In direct mail marketing, your offer – what recipients receive when they reply to your mailing – is the key to generating a prompt response and timely sales. Other than mailing-list selection, nothing has a greater impact on the success of a direct-mail effort than a simple, specific, easy-to-obtain offer.

While offers can take many forms (free gift, discount, risk-free trial, free demo) relevancy is critical to success. For example, a retailer aiming to attract customers can offer a 20% discount and attract customers. However, business-to-business marketers, who set their sights on decision makers, usually focus offers on problem solving, increasing efficiency and improving the bottom line. (“If you complete the enclosed form and mail it today, we’ll let you try our money-saving software for 30 days, free, without risk or obligation.”)

After ensuring that your offer is relevant – targeted to your audience’s profile and addressing their needs – there are many techniques to help you craft a compelling offer:

• Be precise and concrete. “Return the enclosed card to learn how you can save $395 on your next order” is specific and tangible; “Call for more information” is fuzzy, it is not an offer.

• Emphasize the positive. “You can save $500 a year on your electric bill” is a more positive approach than, “You’re paying too much for electricity.”

• Use dollar figures rather than percentages. “Get a $25 discount” makes a much stronger argument than “Save 10%.”

• Highlight a win-win guarantee. “We’ll give you your money back, if our widget doesn’t meet your expectations within 30 days” is a powerful promise that also builds trust in your company and speaks to your integrity.

• Set a deadline. “If you return this form within the next two weeks, you’ll get $100 off your order” can get your mailing placed on a calendar rather than have it disappear among the debris shoved between the tape dispenser and the stapler.

• Offer value. “Respond to our survey and we’ll send you a $100 gift certificate” has real perceived value to a potential customer.

• Make it useful. “Send in the attached card and receive a free pocket calculator” is more meaningful than “a free bag of dust from Jupiter”.

• Make it easy to respond.
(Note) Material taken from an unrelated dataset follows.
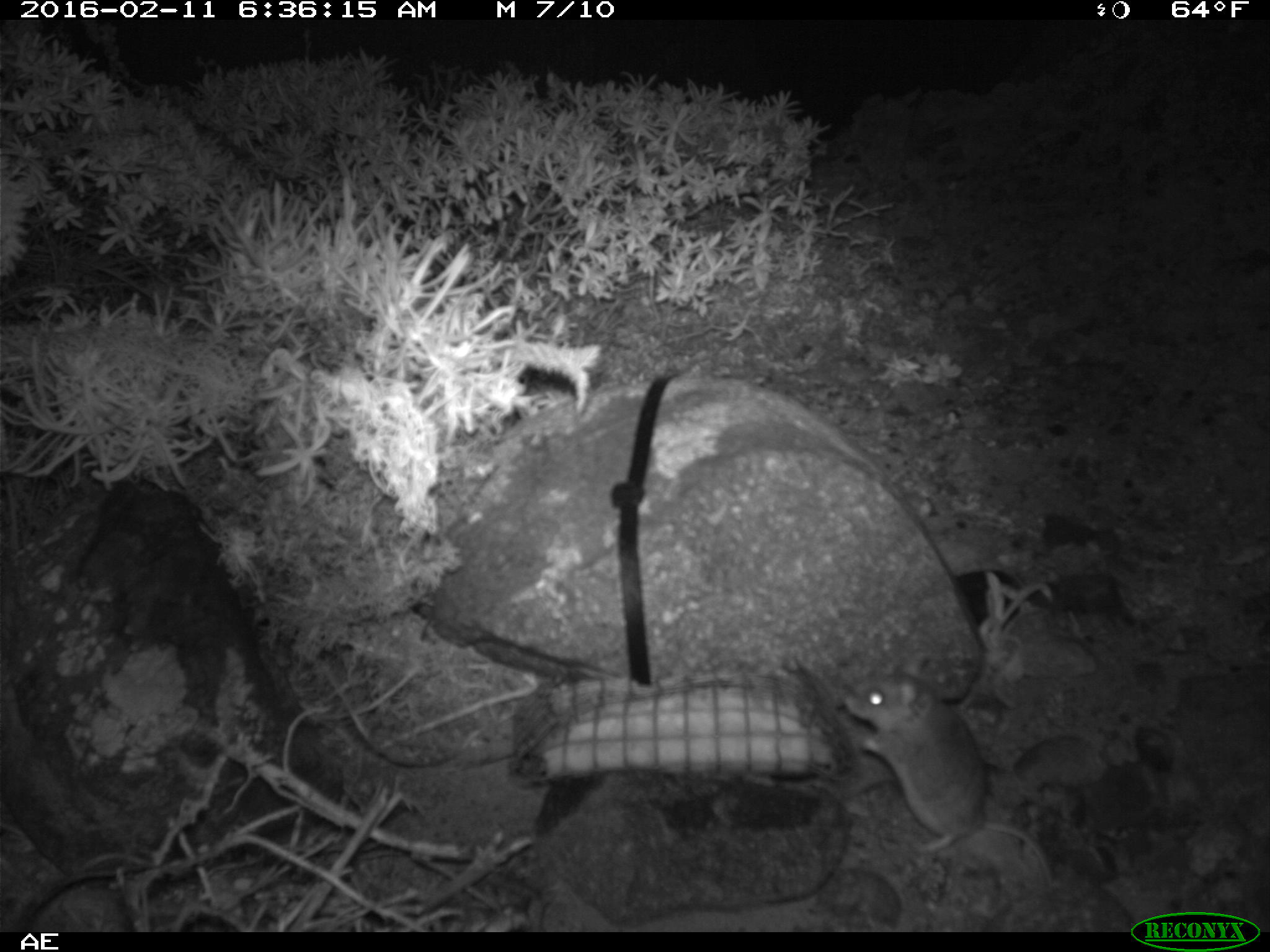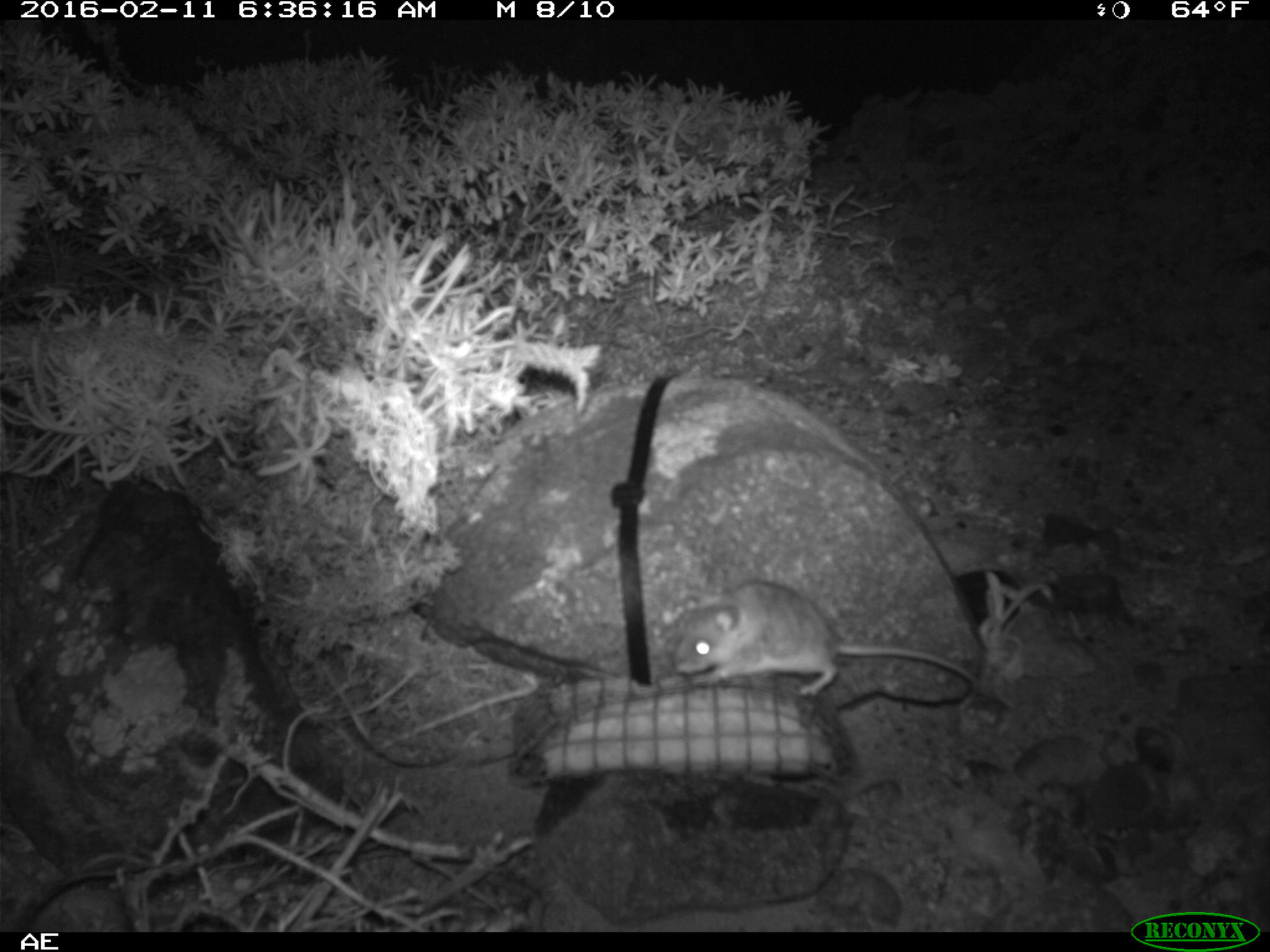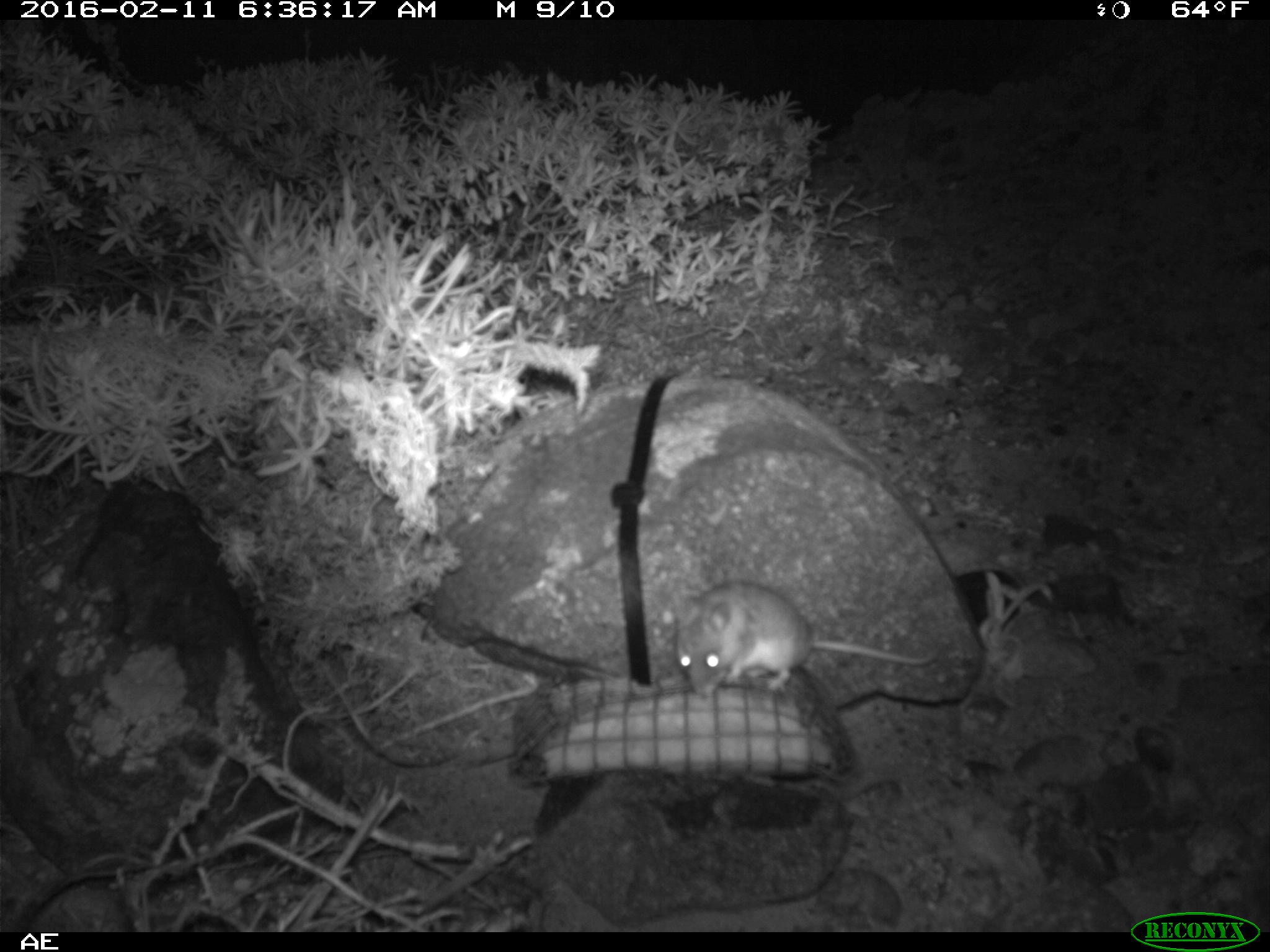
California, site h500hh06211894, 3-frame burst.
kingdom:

Limit your conditions of purchase and create a clear, simple and short order form or reply mechanism. Provide both a write-in and telephone option, and position your contact information – phone number, fax, website address – prominently.

Remember, direct-mail marketing is interactive; your immediate goal is to get a response to your mailing. If your recipient reads your beautiful brochure, but says, “That’s interesting,” and sets it aside, you have not met your goal. Your offer must be a strong motivator that stimulates your recipient to take action now and show an interest in your product or service. And, that is the bottom line in direct marketing.